* **QUOTED PASSAGE**:
Reading the contents happens with the `file.read()` function call.

## Iterating contents

Usually you want to iterate over file contents line by line without the need to store it all in memry as-is. This is done by applying the for-loop on the file stream:

In [2]:
file = open("data/lengths.csv", "r")
for line in file:
    print(line.strip().split(',')) # of course you want to split the data to separate values

['1', 'm', '180']
['2', 'm', '188']
['3', 'f', '178']
['4', 'f', '182']
['5', 'f', '172']
['6', 'm', '189']


The file stream object returned by the `open()` function supports iteration. Note that line endings are data in the file and are included when reading the lines. To remove any leading and trailing whitespaces we use the `strip()` function.  
To only remove whitespace characters at the end, use `rstrip()` with an optional argument specifying which characters to strip off.

## Closing files
It is good custom to close streams to files that you open. In read mode this is not essential, but in write mode it is. You do this using the `close()` method. The above fragment is better like this:

In [21]:
file = open("data/lengths.csv", "r")
for line in file:
    print(line.strip())
file.close()            # explicitly closing resources is always a good idea

1,m,180
2,m,188
3,f,178
4,f,182
5,f,172
6,m,189


## The best way: using `with`

Since programmers forgot to close their files all the time, the "with open" syntax was introduced. If you simply always use this form you will never go wrong.

* **MATERIAL SHOWN**:
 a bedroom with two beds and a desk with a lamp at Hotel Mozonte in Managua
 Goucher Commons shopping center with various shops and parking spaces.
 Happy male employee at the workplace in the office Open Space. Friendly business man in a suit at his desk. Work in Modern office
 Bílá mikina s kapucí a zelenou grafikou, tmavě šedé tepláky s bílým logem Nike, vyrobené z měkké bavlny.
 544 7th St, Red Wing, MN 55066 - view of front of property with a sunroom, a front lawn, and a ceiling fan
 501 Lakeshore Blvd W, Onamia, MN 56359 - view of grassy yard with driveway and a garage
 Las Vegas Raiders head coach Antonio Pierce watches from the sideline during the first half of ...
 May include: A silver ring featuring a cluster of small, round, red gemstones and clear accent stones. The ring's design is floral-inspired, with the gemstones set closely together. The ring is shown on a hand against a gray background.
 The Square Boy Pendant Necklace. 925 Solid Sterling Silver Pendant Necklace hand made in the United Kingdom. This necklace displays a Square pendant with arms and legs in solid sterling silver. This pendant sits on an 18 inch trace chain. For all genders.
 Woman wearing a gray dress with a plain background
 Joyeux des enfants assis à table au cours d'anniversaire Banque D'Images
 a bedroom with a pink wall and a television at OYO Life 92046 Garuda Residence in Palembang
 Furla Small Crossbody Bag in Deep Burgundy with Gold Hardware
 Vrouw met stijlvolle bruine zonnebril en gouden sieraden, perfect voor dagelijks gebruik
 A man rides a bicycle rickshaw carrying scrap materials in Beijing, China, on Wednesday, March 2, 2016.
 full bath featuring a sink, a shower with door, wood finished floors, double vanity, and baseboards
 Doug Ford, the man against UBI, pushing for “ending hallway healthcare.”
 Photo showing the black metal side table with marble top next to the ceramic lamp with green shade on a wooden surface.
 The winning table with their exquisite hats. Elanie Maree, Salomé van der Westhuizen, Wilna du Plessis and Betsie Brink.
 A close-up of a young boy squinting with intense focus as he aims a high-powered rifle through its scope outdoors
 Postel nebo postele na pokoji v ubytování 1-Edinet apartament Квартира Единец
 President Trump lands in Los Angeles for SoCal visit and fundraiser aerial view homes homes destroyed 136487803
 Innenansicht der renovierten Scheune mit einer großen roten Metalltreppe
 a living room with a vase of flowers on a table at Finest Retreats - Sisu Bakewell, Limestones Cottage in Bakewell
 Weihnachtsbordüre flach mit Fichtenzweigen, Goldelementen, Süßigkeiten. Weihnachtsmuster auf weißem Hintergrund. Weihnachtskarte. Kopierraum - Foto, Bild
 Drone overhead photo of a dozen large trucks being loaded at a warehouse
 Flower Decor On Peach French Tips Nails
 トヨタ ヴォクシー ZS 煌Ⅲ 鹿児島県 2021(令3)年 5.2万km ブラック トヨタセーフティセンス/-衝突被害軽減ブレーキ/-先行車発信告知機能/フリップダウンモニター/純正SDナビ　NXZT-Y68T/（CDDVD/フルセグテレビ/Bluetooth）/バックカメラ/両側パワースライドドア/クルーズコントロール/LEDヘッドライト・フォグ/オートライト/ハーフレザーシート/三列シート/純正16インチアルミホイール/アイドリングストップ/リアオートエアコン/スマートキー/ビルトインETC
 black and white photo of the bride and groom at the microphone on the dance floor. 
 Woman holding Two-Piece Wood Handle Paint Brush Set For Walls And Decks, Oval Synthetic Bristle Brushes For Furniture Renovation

* **ACTIVITY LIST**:
1) According to the tutorial on reading files in Python, which function removes whitespace only at the end of a line?
2) Translate this sentence from the tutorial on reading files in Python into Spanish: "It is good custom to close streams to files that you open."

* **PER-TASK ANSWERS**:
1) `rstrip()`

2) Es una buena costumbre cerrar los flujos de los archivos que abres.